Sabar Menjadi Jalan Ketakwaan

Sudah menjadi hal yang wajar bila kita merasa kecewa ketika apa yang sudah diusahakan mengalami kegagalan, apa yang sudah kita ekspektasikan tiba-tiba tidak sesuai dengan realita. Sehingga  kadang kita lebih fokus menggeluti perasaan kecewa dibanding mencari pelajaran yang Allah swt. coba titipkan di dalam kegagalan tersebut. Sebenarnya ini semua terjadi karena kita terlalu melihat kehidupan menggunakan kacamata duniawi, dimana kepuasan indrawi adalah prioritas paling utama. Sehingga ketika dihadapkan dengan sesuatu yang tidak memuaskan indrawi kita, kita akan melihatnya sebagai kegagalan yang buntu.

Inilah yang akan kita alami bila terlalu melekatkan hati juga pikiran terhadap dunia. Semakin melekatnya hati pada dunia maka akan semakin sulit pula lepas darinya, sehingga ketika apa yang kita anggap dunia itu hancur, ikut hancurlah kita di dalamnya. Satu-satunya yang mampu membentengi diri kita dari perasaan terlalu mencintai perkara dunia adalah dengan ketakwaan. Mendahulukan  keridhaan  Allah  di atas   yang  lain  dan  untuk  menganggap  Allah  sebagai satu-satunya dan tidak ada bandingannya, juga sumber dari semua kekuatan.
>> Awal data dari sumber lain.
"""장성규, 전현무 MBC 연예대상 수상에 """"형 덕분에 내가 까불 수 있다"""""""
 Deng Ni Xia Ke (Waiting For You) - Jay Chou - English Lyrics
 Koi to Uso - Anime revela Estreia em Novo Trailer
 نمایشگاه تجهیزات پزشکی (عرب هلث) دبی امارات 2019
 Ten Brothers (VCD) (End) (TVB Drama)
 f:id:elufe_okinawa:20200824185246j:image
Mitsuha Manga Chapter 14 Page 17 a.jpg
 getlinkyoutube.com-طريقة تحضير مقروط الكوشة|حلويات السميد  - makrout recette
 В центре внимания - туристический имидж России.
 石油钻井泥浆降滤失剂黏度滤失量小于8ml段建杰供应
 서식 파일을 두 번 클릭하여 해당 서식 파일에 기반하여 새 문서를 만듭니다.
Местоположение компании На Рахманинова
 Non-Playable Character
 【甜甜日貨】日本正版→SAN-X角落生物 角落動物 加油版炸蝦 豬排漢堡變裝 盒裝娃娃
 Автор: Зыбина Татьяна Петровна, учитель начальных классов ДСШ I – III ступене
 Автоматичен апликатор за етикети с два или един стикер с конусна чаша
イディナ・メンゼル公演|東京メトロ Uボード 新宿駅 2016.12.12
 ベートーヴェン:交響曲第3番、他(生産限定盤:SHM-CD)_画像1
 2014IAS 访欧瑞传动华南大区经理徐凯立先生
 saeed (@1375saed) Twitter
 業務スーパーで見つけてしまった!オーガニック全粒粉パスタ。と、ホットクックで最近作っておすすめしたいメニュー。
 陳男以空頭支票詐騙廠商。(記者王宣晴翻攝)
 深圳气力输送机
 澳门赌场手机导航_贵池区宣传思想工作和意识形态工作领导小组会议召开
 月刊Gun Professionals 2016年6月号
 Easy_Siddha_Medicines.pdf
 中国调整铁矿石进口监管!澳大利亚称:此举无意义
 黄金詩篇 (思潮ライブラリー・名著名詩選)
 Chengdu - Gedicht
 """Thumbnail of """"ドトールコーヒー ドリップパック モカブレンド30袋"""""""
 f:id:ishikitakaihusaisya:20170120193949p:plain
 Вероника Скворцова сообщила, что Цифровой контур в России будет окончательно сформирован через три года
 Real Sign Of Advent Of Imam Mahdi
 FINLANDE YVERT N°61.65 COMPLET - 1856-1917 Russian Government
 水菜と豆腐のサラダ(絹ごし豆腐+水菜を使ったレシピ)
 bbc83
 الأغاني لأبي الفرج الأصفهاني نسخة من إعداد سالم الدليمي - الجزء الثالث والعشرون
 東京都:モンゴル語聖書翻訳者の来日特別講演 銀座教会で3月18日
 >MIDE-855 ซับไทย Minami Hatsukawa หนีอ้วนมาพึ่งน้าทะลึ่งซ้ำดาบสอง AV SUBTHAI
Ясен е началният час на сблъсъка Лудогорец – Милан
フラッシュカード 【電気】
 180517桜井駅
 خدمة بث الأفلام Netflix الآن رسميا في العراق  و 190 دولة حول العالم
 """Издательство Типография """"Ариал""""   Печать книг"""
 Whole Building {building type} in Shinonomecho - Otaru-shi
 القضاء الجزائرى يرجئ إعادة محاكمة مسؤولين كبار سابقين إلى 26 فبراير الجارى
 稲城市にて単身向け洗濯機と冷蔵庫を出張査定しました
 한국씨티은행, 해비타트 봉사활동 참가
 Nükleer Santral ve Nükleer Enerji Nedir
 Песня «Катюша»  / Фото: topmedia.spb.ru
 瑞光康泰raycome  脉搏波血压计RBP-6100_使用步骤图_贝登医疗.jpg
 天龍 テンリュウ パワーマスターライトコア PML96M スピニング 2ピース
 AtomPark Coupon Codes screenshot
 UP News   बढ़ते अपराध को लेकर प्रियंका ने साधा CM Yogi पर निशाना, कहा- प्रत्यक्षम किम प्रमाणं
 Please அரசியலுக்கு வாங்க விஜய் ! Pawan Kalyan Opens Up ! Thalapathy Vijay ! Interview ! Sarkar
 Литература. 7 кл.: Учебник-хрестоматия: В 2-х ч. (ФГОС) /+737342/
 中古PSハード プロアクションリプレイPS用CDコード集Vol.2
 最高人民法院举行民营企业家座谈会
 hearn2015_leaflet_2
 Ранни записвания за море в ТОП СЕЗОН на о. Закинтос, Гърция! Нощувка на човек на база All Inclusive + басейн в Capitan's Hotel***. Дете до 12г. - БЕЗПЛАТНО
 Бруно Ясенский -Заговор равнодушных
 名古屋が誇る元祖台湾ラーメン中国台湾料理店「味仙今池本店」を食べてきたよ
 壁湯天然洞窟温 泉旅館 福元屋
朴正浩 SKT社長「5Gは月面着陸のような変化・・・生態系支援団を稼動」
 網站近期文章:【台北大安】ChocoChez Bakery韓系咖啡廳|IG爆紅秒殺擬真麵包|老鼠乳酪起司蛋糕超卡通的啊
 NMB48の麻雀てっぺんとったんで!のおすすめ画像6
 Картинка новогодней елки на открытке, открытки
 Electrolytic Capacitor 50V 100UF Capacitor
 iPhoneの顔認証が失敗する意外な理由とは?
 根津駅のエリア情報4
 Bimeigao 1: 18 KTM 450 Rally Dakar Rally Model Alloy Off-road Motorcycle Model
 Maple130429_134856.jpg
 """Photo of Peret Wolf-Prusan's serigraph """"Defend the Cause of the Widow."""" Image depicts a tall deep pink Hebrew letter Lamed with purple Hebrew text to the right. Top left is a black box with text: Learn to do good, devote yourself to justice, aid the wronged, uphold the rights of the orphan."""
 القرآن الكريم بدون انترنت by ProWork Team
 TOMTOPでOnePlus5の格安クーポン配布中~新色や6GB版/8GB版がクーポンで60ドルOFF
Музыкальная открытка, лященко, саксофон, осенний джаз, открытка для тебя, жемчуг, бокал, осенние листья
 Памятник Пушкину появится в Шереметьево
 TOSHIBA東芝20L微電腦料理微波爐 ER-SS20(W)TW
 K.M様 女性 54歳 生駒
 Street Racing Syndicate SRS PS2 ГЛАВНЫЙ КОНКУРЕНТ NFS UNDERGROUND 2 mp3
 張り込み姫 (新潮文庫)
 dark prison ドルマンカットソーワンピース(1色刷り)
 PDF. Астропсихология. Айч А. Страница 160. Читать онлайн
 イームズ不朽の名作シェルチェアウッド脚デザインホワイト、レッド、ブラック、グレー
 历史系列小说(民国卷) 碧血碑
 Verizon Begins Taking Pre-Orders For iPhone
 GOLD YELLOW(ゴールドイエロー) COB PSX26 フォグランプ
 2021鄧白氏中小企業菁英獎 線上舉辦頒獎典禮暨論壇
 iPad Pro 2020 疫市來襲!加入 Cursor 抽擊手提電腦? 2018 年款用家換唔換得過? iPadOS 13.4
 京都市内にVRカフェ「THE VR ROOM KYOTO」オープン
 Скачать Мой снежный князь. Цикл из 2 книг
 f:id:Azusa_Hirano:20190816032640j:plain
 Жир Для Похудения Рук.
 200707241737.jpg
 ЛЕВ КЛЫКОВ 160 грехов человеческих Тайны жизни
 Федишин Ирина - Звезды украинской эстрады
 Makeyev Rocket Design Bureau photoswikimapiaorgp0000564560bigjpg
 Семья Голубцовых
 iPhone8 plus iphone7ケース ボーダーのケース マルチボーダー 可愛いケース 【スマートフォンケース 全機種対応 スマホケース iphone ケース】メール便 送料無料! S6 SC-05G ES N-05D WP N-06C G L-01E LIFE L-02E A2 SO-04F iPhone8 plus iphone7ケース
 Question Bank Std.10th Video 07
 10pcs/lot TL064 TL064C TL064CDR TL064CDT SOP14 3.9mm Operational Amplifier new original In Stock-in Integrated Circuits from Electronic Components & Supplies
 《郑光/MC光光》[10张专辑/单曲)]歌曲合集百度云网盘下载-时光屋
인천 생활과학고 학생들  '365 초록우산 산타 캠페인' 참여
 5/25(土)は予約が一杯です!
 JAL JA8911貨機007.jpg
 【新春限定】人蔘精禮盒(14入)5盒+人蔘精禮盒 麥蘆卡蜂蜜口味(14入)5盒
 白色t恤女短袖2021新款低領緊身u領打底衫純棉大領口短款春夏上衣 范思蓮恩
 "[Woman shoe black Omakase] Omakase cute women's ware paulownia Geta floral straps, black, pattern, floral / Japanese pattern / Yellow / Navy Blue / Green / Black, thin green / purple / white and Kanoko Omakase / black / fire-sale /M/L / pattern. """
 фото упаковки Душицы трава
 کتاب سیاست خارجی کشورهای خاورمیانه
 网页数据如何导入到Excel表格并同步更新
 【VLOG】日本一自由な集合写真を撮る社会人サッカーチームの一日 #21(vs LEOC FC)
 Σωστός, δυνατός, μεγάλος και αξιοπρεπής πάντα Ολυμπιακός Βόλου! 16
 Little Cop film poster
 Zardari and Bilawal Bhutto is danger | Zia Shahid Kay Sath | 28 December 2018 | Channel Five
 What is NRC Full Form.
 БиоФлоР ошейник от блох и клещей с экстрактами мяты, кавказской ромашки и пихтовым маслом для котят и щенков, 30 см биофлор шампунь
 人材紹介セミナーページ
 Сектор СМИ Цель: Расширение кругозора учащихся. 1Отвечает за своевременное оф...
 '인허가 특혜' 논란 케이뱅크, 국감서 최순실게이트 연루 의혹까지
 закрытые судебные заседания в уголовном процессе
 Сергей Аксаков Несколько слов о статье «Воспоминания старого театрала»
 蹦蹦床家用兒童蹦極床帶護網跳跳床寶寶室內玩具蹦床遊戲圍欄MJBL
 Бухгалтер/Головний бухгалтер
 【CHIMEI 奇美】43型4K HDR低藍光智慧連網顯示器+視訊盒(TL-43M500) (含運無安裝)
Taqwa adalah membayar hak-hak Allah dan untuk mencari keridhaan-Nya, juga membayar hak-hak makhluk-Nya. 

Sebagaimana sabda Masih Mau’ud as, “Sudah  jelas  bahwa  berhati-hati  terhadap  amanat  Allah  Ta’ala,  dan  memenuhi  semua  janji  keimanan,  dan  menggunakan  semua  kemampuan  dan  anggota  badan  baik  yang  dzahir,  seperti  mata,  telinga,  tangan,  kaki  dan  lain-lain  yang  sepertinya,  dan  yang  batin,  seperti  pikiran  serta  kemampuan  dan  sifat  lainnya,  pada  kesempatan  yang  tepat  dan  menahannya  bertindak  pada  kesempatan  yang  tidak  tepat,  dan  berhati-hati  terhadap  serangan  halus  syetan  dan  berhati-hati terhadap hak-hak sesama makhluk hidup, adalah cara menyempurnakan keindahan rohani seseorang.” (Barahin-e-Ahmadiyya,  Bagian  V,  Ruhani  Khaza’in,  vol.  21,  hlm  209.  Essence  of  Islam Vol. II hal.348)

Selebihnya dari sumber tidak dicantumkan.